Shelves of books, movies and magazines were pushed to one corner of the Falls of Schuylkill Library on Saturday night so partygoers could socialize beneath the vaulted ceiling of the nearly 100 year-old library.
Librarians and volunteers served wine behind the circulation desk and tables were covered with baked goods for the 5th annual “Winter Interlude” celebration.
Ellie Schleicher, who helped plan the event, explained that this was more than just a fundraiser, it was “a community get-together.”
“They support us and we want to do something for them,” Schleicher said.

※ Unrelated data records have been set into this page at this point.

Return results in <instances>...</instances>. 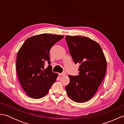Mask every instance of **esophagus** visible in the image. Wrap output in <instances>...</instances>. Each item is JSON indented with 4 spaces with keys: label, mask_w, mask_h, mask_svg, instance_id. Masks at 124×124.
I'll return each mask as SVG.
<instances>
[{
    "label": "esophagus",
    "mask_w": 124,
    "mask_h": 124,
    "mask_svg": "<svg viewBox=\"0 0 124 124\" xmlns=\"http://www.w3.org/2000/svg\"><path fill=\"white\" fill-rule=\"evenodd\" d=\"M65 75H66V73H65V72H63V73H59L60 76H65Z\"/></svg>",
    "instance_id": "34e87169"
}]
</instances>
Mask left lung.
Wrapping results in <instances>:
<instances>
[{
    "instance_id": "8db88e82",
    "label": "left lung",
    "mask_w": 124,
    "mask_h": 124,
    "mask_svg": "<svg viewBox=\"0 0 124 124\" xmlns=\"http://www.w3.org/2000/svg\"><path fill=\"white\" fill-rule=\"evenodd\" d=\"M65 40L73 61L80 64L79 75H69L65 90L72 101L86 102L96 93L106 75V57L100 45L89 38L67 35Z\"/></svg>"
}]
</instances>
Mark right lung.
<instances>
[{
    "mask_svg": "<svg viewBox=\"0 0 124 124\" xmlns=\"http://www.w3.org/2000/svg\"><path fill=\"white\" fill-rule=\"evenodd\" d=\"M63 36L42 33L28 38L18 50L16 71L18 80L27 95L39 99L48 93L56 81L57 73L52 72L50 64V49Z\"/></svg>",
    "mask_w": 124,
    "mask_h": 124,
    "instance_id": "add662e5",
    "label": "right lung"
}]
</instances>
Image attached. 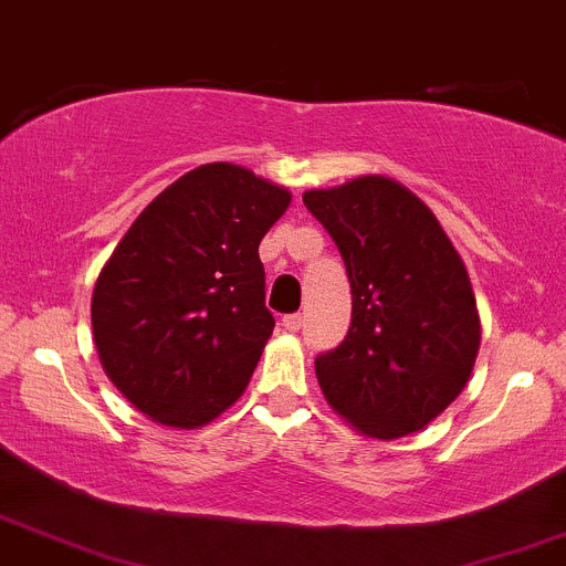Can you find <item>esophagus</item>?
<instances>
[{"mask_svg": "<svg viewBox=\"0 0 566 566\" xmlns=\"http://www.w3.org/2000/svg\"><path fill=\"white\" fill-rule=\"evenodd\" d=\"M282 325H284V331H290V333H297L303 327V316L301 314H287L282 319Z\"/></svg>", "mask_w": 566, "mask_h": 566, "instance_id": "obj_1", "label": "esophagus"}]
</instances>
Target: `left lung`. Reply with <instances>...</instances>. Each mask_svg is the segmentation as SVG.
<instances>
[{
  "mask_svg": "<svg viewBox=\"0 0 566 566\" xmlns=\"http://www.w3.org/2000/svg\"><path fill=\"white\" fill-rule=\"evenodd\" d=\"M352 284V327L314 363L327 402L370 438L427 427L468 384L481 344L475 295L424 201L389 177L306 190Z\"/></svg>",
  "mask_w": 566,
  "mask_h": 566,
  "instance_id": "8db88e82",
  "label": "left lung"
}]
</instances>
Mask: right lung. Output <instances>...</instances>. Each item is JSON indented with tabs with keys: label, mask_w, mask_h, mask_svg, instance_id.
<instances>
[{
	"label": "right lung",
	"mask_w": 566,
	"mask_h": 566,
	"mask_svg": "<svg viewBox=\"0 0 566 566\" xmlns=\"http://www.w3.org/2000/svg\"><path fill=\"white\" fill-rule=\"evenodd\" d=\"M290 192L233 164L198 166L145 209L96 279L93 340L109 381L192 430L239 400L273 333L258 247Z\"/></svg>",
	"instance_id": "add662e5"
}]
</instances>
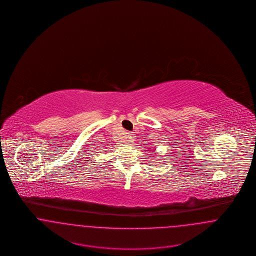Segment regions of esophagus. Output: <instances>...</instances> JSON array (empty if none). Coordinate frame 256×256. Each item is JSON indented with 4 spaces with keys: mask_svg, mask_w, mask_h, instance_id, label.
Returning <instances> with one entry per match:
<instances>
[{
    "mask_svg": "<svg viewBox=\"0 0 256 256\" xmlns=\"http://www.w3.org/2000/svg\"><path fill=\"white\" fill-rule=\"evenodd\" d=\"M126 141H128V143L134 142V134H130V132H128V134H126Z\"/></svg>",
    "mask_w": 256,
    "mask_h": 256,
    "instance_id": "34e87169",
    "label": "esophagus"
}]
</instances>
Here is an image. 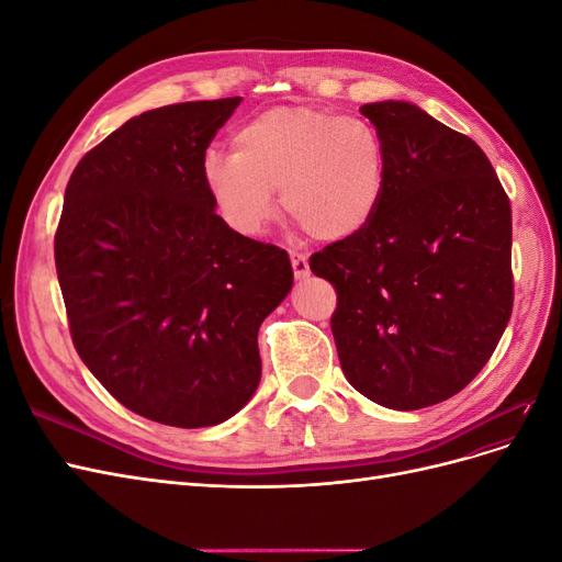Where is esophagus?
<instances>
[{
  "label": "esophagus",
  "mask_w": 562,
  "mask_h": 562,
  "mask_svg": "<svg viewBox=\"0 0 562 562\" xmlns=\"http://www.w3.org/2000/svg\"><path fill=\"white\" fill-rule=\"evenodd\" d=\"M291 265H293L295 279H307L310 277V260H307V255H304V252L293 250L291 252Z\"/></svg>",
  "instance_id": "1"
}]
</instances>
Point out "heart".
Here are the masks:
<instances>
[{
    "label": "heart",
    "instance_id": "obj_1",
    "mask_svg": "<svg viewBox=\"0 0 562 562\" xmlns=\"http://www.w3.org/2000/svg\"><path fill=\"white\" fill-rule=\"evenodd\" d=\"M209 149L201 178L229 227L260 234L281 209L316 241L361 234L382 209L389 149L366 119L316 105H274Z\"/></svg>",
    "mask_w": 562,
    "mask_h": 562
}]
</instances>
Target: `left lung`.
Returning <instances> with one entry per match:
<instances>
[{
  "instance_id": "obj_1",
  "label": "left lung",
  "mask_w": 562,
  "mask_h": 562,
  "mask_svg": "<svg viewBox=\"0 0 562 562\" xmlns=\"http://www.w3.org/2000/svg\"><path fill=\"white\" fill-rule=\"evenodd\" d=\"M361 112L389 149L382 209L310 269L337 293L330 328L349 384L417 411L479 375L512 318V203L469 135L396 100Z\"/></svg>"
}]
</instances>
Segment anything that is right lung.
Instances as JSON below:
<instances>
[{
    "instance_id": "1",
    "label": "right lung",
    "mask_w": 562,
    "mask_h": 562,
    "mask_svg": "<svg viewBox=\"0 0 562 562\" xmlns=\"http://www.w3.org/2000/svg\"><path fill=\"white\" fill-rule=\"evenodd\" d=\"M239 103L128 119L77 164L54 239L81 361L128 411L168 427L241 411L260 384V323L293 288L288 252L229 229L201 178Z\"/></svg>"
}]
</instances>
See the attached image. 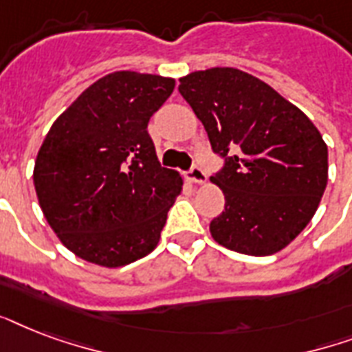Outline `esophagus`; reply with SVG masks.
<instances>
[{
    "mask_svg": "<svg viewBox=\"0 0 352 352\" xmlns=\"http://www.w3.org/2000/svg\"><path fill=\"white\" fill-rule=\"evenodd\" d=\"M190 181L195 182V184H203V182L206 181V173H204V170L201 166H192V170H190Z\"/></svg>",
    "mask_w": 352,
    "mask_h": 352,
    "instance_id": "esophagus-1",
    "label": "esophagus"
}]
</instances>
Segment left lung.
<instances>
[{"mask_svg":"<svg viewBox=\"0 0 352 352\" xmlns=\"http://www.w3.org/2000/svg\"><path fill=\"white\" fill-rule=\"evenodd\" d=\"M179 93L225 159L210 177L225 193L212 237L246 256L285 248L311 223L327 186V144L318 127L270 85L234 67L186 74Z\"/></svg>","mask_w":352,"mask_h":352,"instance_id":"8db88e82","label":"left lung"}]
</instances>
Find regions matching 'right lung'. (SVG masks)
<instances>
[{
	"label": "right lung",
	"mask_w": 352,
	"mask_h": 352,
	"mask_svg": "<svg viewBox=\"0 0 352 352\" xmlns=\"http://www.w3.org/2000/svg\"><path fill=\"white\" fill-rule=\"evenodd\" d=\"M175 80L117 71L54 120L34 164L41 212L69 250L117 268L159 245L182 177L159 164L148 122Z\"/></svg>",
	"instance_id": "1"
}]
</instances>
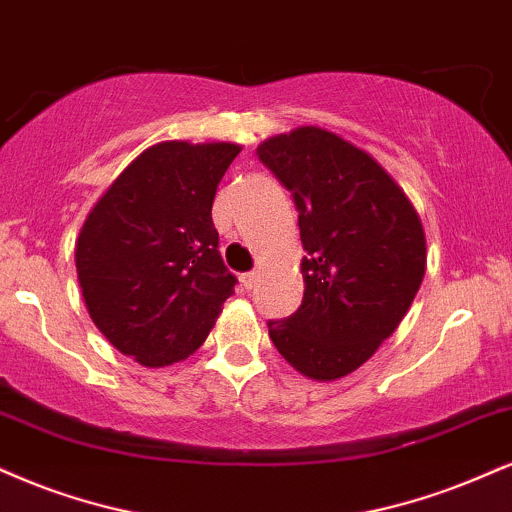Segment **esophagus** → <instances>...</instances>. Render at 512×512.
<instances>
[{"label":"esophagus","instance_id":"esophagus-1","mask_svg":"<svg viewBox=\"0 0 512 512\" xmlns=\"http://www.w3.org/2000/svg\"><path fill=\"white\" fill-rule=\"evenodd\" d=\"M255 281H257V274H255V272H248V274L240 276V283H243L245 291H250V288L255 286Z\"/></svg>","mask_w":512,"mask_h":512}]
</instances>
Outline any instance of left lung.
<instances>
[{
    "label": "left lung",
    "instance_id": "8db88e82",
    "mask_svg": "<svg viewBox=\"0 0 512 512\" xmlns=\"http://www.w3.org/2000/svg\"><path fill=\"white\" fill-rule=\"evenodd\" d=\"M257 155L291 190L307 252L303 305L269 322V338L305 377L341 379L377 353L420 291V214L377 159L324 128L274 135Z\"/></svg>",
    "mask_w": 512,
    "mask_h": 512
}]
</instances>
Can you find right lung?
I'll return each mask as SVG.
<instances>
[{
	"mask_svg": "<svg viewBox=\"0 0 512 512\" xmlns=\"http://www.w3.org/2000/svg\"><path fill=\"white\" fill-rule=\"evenodd\" d=\"M236 143L166 140L133 159L85 219L76 272L90 319L145 367L205 343L236 276L219 255L212 202Z\"/></svg>",
	"mask_w": 512,
	"mask_h": 512,
	"instance_id": "right-lung-1",
	"label": "right lung"
}]
</instances>
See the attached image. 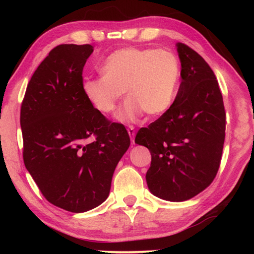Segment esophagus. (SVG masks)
Returning a JSON list of instances; mask_svg holds the SVG:
<instances>
[{
    "instance_id": "esophagus-1",
    "label": "esophagus",
    "mask_w": 254,
    "mask_h": 254,
    "mask_svg": "<svg viewBox=\"0 0 254 254\" xmlns=\"http://www.w3.org/2000/svg\"><path fill=\"white\" fill-rule=\"evenodd\" d=\"M127 133L128 135H130V138H131V142L134 144V137H135V130H134V127L133 126H130L127 128Z\"/></svg>"
}]
</instances>
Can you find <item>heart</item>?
<instances>
[{
	"instance_id": "b5f03b06",
	"label": "heart",
	"mask_w": 254,
	"mask_h": 254,
	"mask_svg": "<svg viewBox=\"0 0 254 254\" xmlns=\"http://www.w3.org/2000/svg\"><path fill=\"white\" fill-rule=\"evenodd\" d=\"M99 72L101 77L84 82L86 98L96 110L111 115L126 90L127 99L119 119L133 122L144 112L157 116L169 109L180 80V63L168 50L127 47L112 52Z\"/></svg>"
}]
</instances>
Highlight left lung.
<instances>
[{"label":"left lung","mask_w":254,"mask_h":254,"mask_svg":"<svg viewBox=\"0 0 254 254\" xmlns=\"http://www.w3.org/2000/svg\"><path fill=\"white\" fill-rule=\"evenodd\" d=\"M181 84L174 104L135 143L147 147L152 163L146 172L149 191L166 201L182 202L213 182L222 160L226 112L213 69L197 52L177 44Z\"/></svg>","instance_id":"left-lung-1"}]
</instances>
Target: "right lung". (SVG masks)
Here are the masks:
<instances>
[{"label": "right lung", "mask_w": 254, "mask_h": 254, "mask_svg": "<svg viewBox=\"0 0 254 254\" xmlns=\"http://www.w3.org/2000/svg\"><path fill=\"white\" fill-rule=\"evenodd\" d=\"M94 47L60 45L27 85L20 108L23 158L47 201L87 212L109 195L116 167L130 146L124 126L96 110L83 90Z\"/></svg>", "instance_id": "right-lung-1"}]
</instances>
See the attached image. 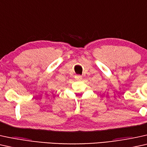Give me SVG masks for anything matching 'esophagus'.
<instances>
[{
	"label": "esophagus",
	"mask_w": 147,
	"mask_h": 147,
	"mask_svg": "<svg viewBox=\"0 0 147 147\" xmlns=\"http://www.w3.org/2000/svg\"><path fill=\"white\" fill-rule=\"evenodd\" d=\"M75 79L77 80H79V81H80V80L82 79V76L81 75H76L75 76Z\"/></svg>",
	"instance_id": "34e87169"
}]
</instances>
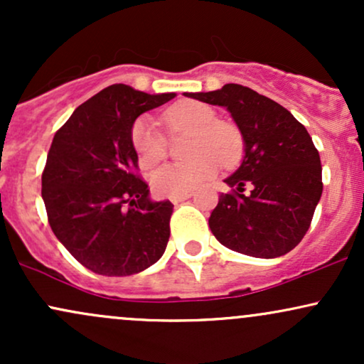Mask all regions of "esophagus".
<instances>
[{"label":"esophagus","instance_id":"esophagus-1","mask_svg":"<svg viewBox=\"0 0 364 364\" xmlns=\"http://www.w3.org/2000/svg\"><path fill=\"white\" fill-rule=\"evenodd\" d=\"M191 196V191H188V193H183V195H174L171 196V202L173 203H179V202H185V200H188Z\"/></svg>","mask_w":364,"mask_h":364}]
</instances>
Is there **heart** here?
<instances>
[{"instance_id": "b5f03b06", "label": "heart", "mask_w": 364, "mask_h": 364, "mask_svg": "<svg viewBox=\"0 0 364 364\" xmlns=\"http://www.w3.org/2000/svg\"><path fill=\"white\" fill-rule=\"evenodd\" d=\"M159 119L171 133H188L185 156L191 159L185 164L161 166L150 174V185L157 195L188 193L214 176L219 164L231 168L243 156L241 129L235 123L217 119V111L205 102H178ZM129 139L144 169L154 168L168 156V141L149 116L133 123Z\"/></svg>"}]
</instances>
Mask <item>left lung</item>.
Listing matches in <instances>:
<instances>
[{"label":"left lung","instance_id":"obj_1","mask_svg":"<svg viewBox=\"0 0 364 364\" xmlns=\"http://www.w3.org/2000/svg\"><path fill=\"white\" fill-rule=\"evenodd\" d=\"M186 95L228 107L245 140L243 162L225 179L232 190L219 196L210 231L229 250L250 257L289 253L306 235L323 190L310 133L281 104L237 83ZM246 186H252L250 194Z\"/></svg>","mask_w":364,"mask_h":364}]
</instances>
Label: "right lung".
Returning a JSON list of instances; mask_svg holds the SVG:
<instances>
[{
	"mask_svg": "<svg viewBox=\"0 0 364 364\" xmlns=\"http://www.w3.org/2000/svg\"><path fill=\"white\" fill-rule=\"evenodd\" d=\"M174 95L116 83L78 106L54 135L43 171L48 220L92 272L139 274L168 246L173 203L149 198L129 132L141 112Z\"/></svg>",
	"mask_w": 364,
	"mask_h": 364,
	"instance_id": "obj_1",
	"label": "right lung"
}]
</instances>
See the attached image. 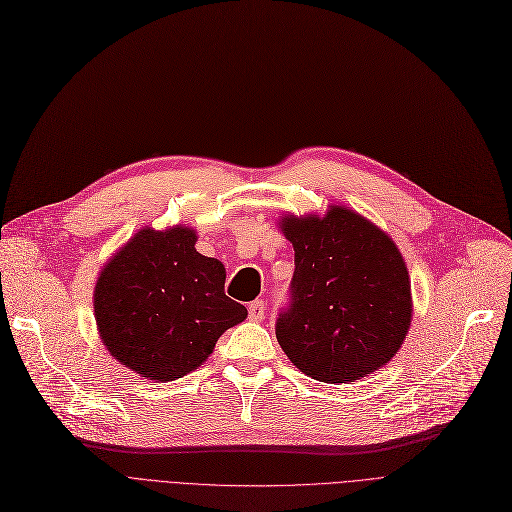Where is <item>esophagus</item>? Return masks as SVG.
I'll return each mask as SVG.
<instances>
[{"label": "esophagus", "instance_id": "34e87169", "mask_svg": "<svg viewBox=\"0 0 512 512\" xmlns=\"http://www.w3.org/2000/svg\"><path fill=\"white\" fill-rule=\"evenodd\" d=\"M249 317L253 321H261L265 317V303L263 301H253L249 303Z\"/></svg>", "mask_w": 512, "mask_h": 512}]
</instances>
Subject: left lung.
I'll return each mask as SVG.
<instances>
[{
  "instance_id": "8db88e82",
  "label": "left lung",
  "mask_w": 512,
  "mask_h": 512,
  "mask_svg": "<svg viewBox=\"0 0 512 512\" xmlns=\"http://www.w3.org/2000/svg\"><path fill=\"white\" fill-rule=\"evenodd\" d=\"M294 247L276 338L313 380L346 384L384 367L411 326V282L390 236L346 207L326 218L286 215Z\"/></svg>"
}]
</instances>
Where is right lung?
Returning <instances> with one entry per match:
<instances>
[{
    "instance_id": "add662e5",
    "label": "right lung",
    "mask_w": 512,
    "mask_h": 512,
    "mask_svg": "<svg viewBox=\"0 0 512 512\" xmlns=\"http://www.w3.org/2000/svg\"><path fill=\"white\" fill-rule=\"evenodd\" d=\"M191 228L141 230L103 267L95 319L107 351L143 378L195 371L218 338L247 317L226 297L222 261L195 249Z\"/></svg>"
}]
</instances>
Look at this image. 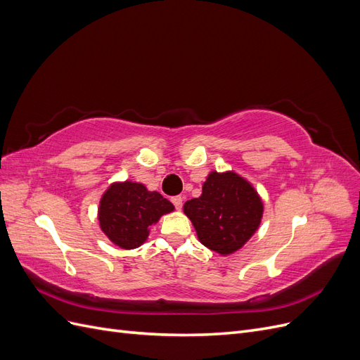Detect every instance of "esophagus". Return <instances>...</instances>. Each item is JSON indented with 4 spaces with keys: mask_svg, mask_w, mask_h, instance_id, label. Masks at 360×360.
I'll use <instances>...</instances> for the list:
<instances>
[{
    "mask_svg": "<svg viewBox=\"0 0 360 360\" xmlns=\"http://www.w3.org/2000/svg\"><path fill=\"white\" fill-rule=\"evenodd\" d=\"M171 201H172L174 205H176L177 210H181V207H183V198L181 197H172Z\"/></svg>",
    "mask_w": 360,
    "mask_h": 360,
    "instance_id": "1",
    "label": "esophagus"
}]
</instances>
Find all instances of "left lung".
<instances>
[{"label": "left lung", "mask_w": 360, "mask_h": 360, "mask_svg": "<svg viewBox=\"0 0 360 360\" xmlns=\"http://www.w3.org/2000/svg\"><path fill=\"white\" fill-rule=\"evenodd\" d=\"M263 209L252 184L233 171L210 172L201 197L183 205L200 242L221 255L236 252L254 236Z\"/></svg>", "instance_id": "obj_1"}]
</instances>
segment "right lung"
I'll return each instance as SVG.
<instances>
[{
  "label": "right lung",
  "instance_id": "right-lung-1",
  "mask_svg": "<svg viewBox=\"0 0 360 360\" xmlns=\"http://www.w3.org/2000/svg\"><path fill=\"white\" fill-rule=\"evenodd\" d=\"M172 210L174 205L159 192H150L141 183L118 181L102 195L99 224L114 245L135 249L147 240L150 226Z\"/></svg>",
  "mask_w": 360,
  "mask_h": 360
}]
</instances>
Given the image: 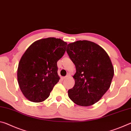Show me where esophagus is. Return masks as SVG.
<instances>
[{"mask_svg": "<svg viewBox=\"0 0 131 131\" xmlns=\"http://www.w3.org/2000/svg\"><path fill=\"white\" fill-rule=\"evenodd\" d=\"M68 77H69V75H67V76H66L65 77H62L61 79L62 80H63L67 79V78H68Z\"/></svg>", "mask_w": 131, "mask_h": 131, "instance_id": "34e87169", "label": "esophagus"}]
</instances>
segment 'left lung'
<instances>
[{"mask_svg":"<svg viewBox=\"0 0 131 131\" xmlns=\"http://www.w3.org/2000/svg\"><path fill=\"white\" fill-rule=\"evenodd\" d=\"M66 52L76 69L69 97L77 105H94L107 92L114 76L109 57L101 46L88 40L69 43Z\"/></svg>","mask_w":131,"mask_h":131,"instance_id":"obj_1","label":"left lung"}]
</instances>
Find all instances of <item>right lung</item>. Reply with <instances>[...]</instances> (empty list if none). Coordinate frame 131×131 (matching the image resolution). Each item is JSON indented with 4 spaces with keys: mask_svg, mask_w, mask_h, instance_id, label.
Masks as SVG:
<instances>
[{
    "mask_svg": "<svg viewBox=\"0 0 131 131\" xmlns=\"http://www.w3.org/2000/svg\"><path fill=\"white\" fill-rule=\"evenodd\" d=\"M67 43L55 37L33 43L22 56L17 79L24 96L33 102H41L50 96L60 79L57 62L63 57Z\"/></svg>",
    "mask_w": 131,
    "mask_h": 131,
    "instance_id": "right-lung-1",
    "label": "right lung"
}]
</instances>
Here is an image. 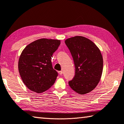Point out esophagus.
<instances>
[{
    "instance_id": "obj_1",
    "label": "esophagus",
    "mask_w": 124,
    "mask_h": 124,
    "mask_svg": "<svg viewBox=\"0 0 124 124\" xmlns=\"http://www.w3.org/2000/svg\"><path fill=\"white\" fill-rule=\"evenodd\" d=\"M58 73H59V74H60V75H62V74H63V72L62 70H61V71H58Z\"/></svg>"
}]
</instances>
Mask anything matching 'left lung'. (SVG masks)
<instances>
[{"label":"left lung","mask_w":124,"mask_h":124,"mask_svg":"<svg viewBox=\"0 0 124 124\" xmlns=\"http://www.w3.org/2000/svg\"><path fill=\"white\" fill-rule=\"evenodd\" d=\"M73 58L75 76L70 86L81 95L93 90L99 83L103 70V58L100 50L90 40L81 36L65 41Z\"/></svg>","instance_id":"8db88e82"}]
</instances>
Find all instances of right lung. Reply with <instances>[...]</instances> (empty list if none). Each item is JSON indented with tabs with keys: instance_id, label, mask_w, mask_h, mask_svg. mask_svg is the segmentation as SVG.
I'll return each instance as SVG.
<instances>
[{
	"instance_id": "1",
	"label": "right lung",
	"mask_w": 124,
	"mask_h": 124,
	"mask_svg": "<svg viewBox=\"0 0 124 124\" xmlns=\"http://www.w3.org/2000/svg\"><path fill=\"white\" fill-rule=\"evenodd\" d=\"M61 42L40 39L29 44L18 61V70L23 82L31 90L41 93L55 82L58 73L52 67L51 57Z\"/></svg>"
}]
</instances>
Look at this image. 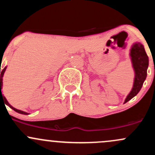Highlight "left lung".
Here are the masks:
<instances>
[{
    "label": "left lung",
    "instance_id": "1",
    "mask_svg": "<svg viewBox=\"0 0 155 155\" xmlns=\"http://www.w3.org/2000/svg\"><path fill=\"white\" fill-rule=\"evenodd\" d=\"M130 56L135 77L132 89L128 94L124 103L130 101L131 98L137 95L140 90L147 76V69L149 66V58L146 53L143 46L140 43L137 42L133 44L130 51Z\"/></svg>",
    "mask_w": 155,
    "mask_h": 155
}]
</instances>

Since the beginning of the global recession in 2008, the Free Library of Philadelphia has been struggling to stay afloat. In 2009, Mayor Nutter came close to shutting down several libraries throughout the city, which was eventually avoided by nearly halving the budget for materials such as books, magazines, and computer software.
Constance Deasy worked for 40 years as a Philadelphia librarian and says one of the library’s biggest challenges is finding staff.
“I’ve seen crises, but this is the worst it’s ever been,” Deasy said. “Everyone has three jobs.”
According to regulations, the library must close if four librarians and one guard are not present.
Stephanie Rowe took over as the library’s head librarian four months ago. She believes that the Free Library is a necessary supplement to the public schools, not all of which have libraries of their own.
Rowe explains that “literacy is not just about reading.” The library offers homework help and was recently given a gift from the East Falls Community Council to present after-school writing, drawing, and storytelling workshops.
East Falls resident Dominique Gibson, 22, studies art and pyschology at Delaware County Community College. He comes to the Falls of Schuylkill Library to write his essays, explaining that it is far more “peaceful, calm, and relaxing” at the Falls of Schuylkill Library than at the “very, very loud” library on Delco’s campus. He prefers the librarians here, who pleasantly enforce a study atmosphere.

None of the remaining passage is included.